Interesting comment about the 'Poly Select (or Mesh Select) modifier' Tom as I've never used that approach in any of my mapping work (going back over several years). What is it's purpose?
 
It's a way to select individual or selected polys from a piece of geometry - doesn't need to be e-mesh or e-poly - and do things with modifiers to the selected poly(s). Milton recommends it in his mapping section of the C162 tut and I'm still learning... :isadizzy:
 
Hmmm....OK. I usually just select the polys I need, map them and then hide the polys once mapped (so I don't accidentally grab them again) and grab the next set of polys. Either that or select by 'smoothing group' depending on how I set those up. I've never had the need (yet) to apply a modifier to a mapping selection.
 
I do not recommend either way actually; I just happen to do it that way as I do not use the UVW Unwrap and editor. It is simply the way I learned the process. Editable Poly and UVW Map, for each set of polys mapped, then send off to LithUnwrap to create the template and texture sheet pixel perfect, then apply the texture.

Having completed the mapping, you can go down the stack and correct any issues by reselecting the Editable poly which highlights the polys at that level, and reapply the UVW Map.
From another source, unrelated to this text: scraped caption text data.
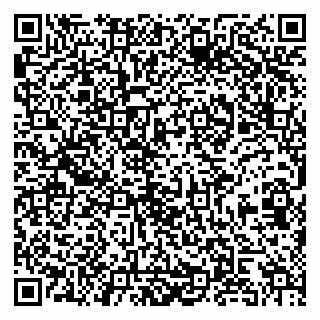 vCard 79215231176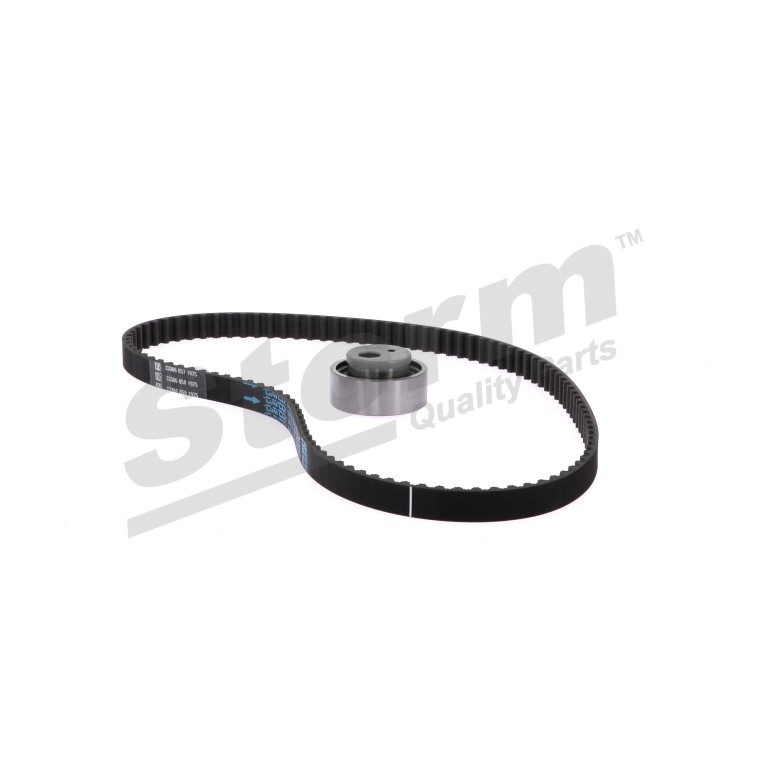 Kit de distribution Storm ref. 5550109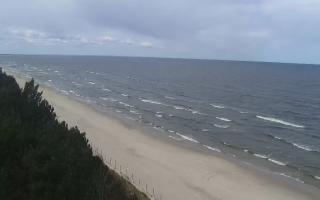 Kąty Rybackie Zachód - 28-04-2026 09:50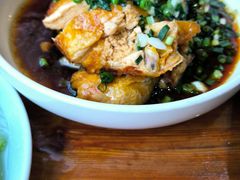 -百家鲜·杭帮菜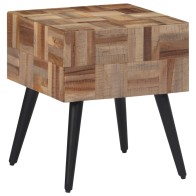 Side Table 40x40x45 cm...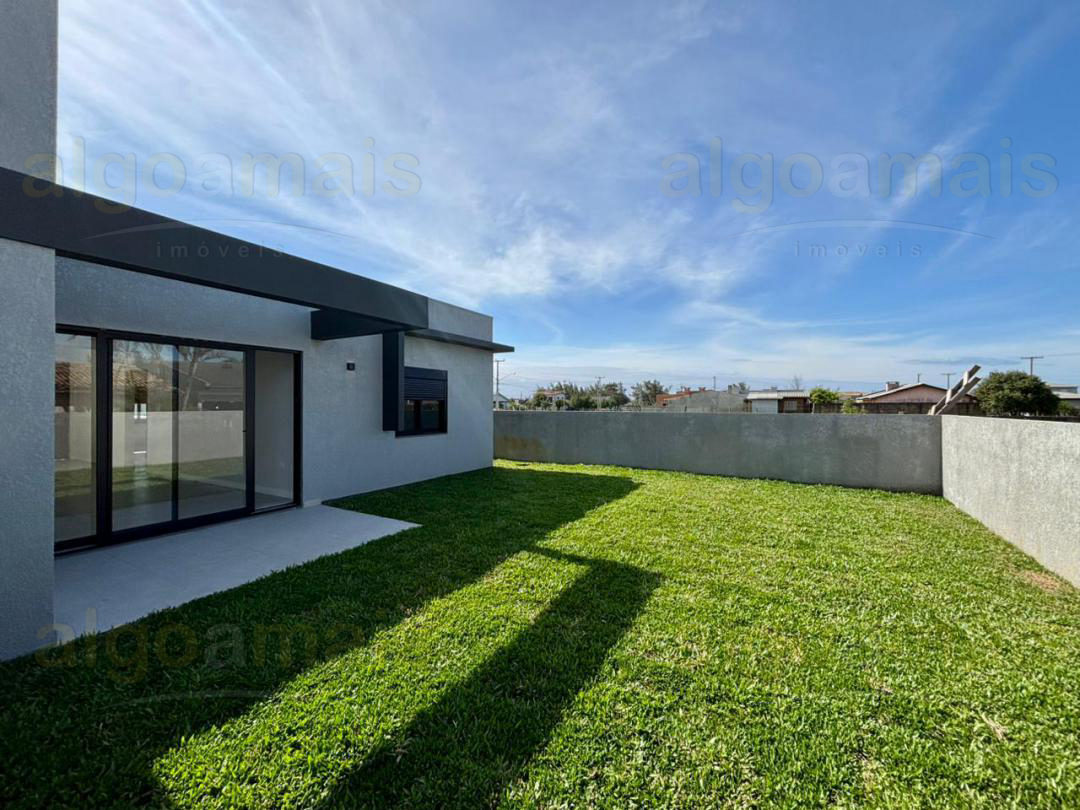 Casa, 3 quartos, 131 m² - Foto 10
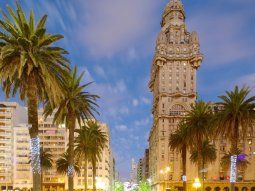 por que uruguay no celebra navidad: que conmemoran el 25 de diciembre por que uruguay no celebra navidad: que conmemoran el 25 de diciembre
You can do the same with the other technique by adding another UVW Map and Unwrap I think.

I don't know if either technique is better than the other. I can just work faster with mine.
 
The more conversations I read with other modellers, the more I see there are at least three different ways to get to the same result with Gmax or Max. The important thing is we get Don off on the right footing. How's it going now?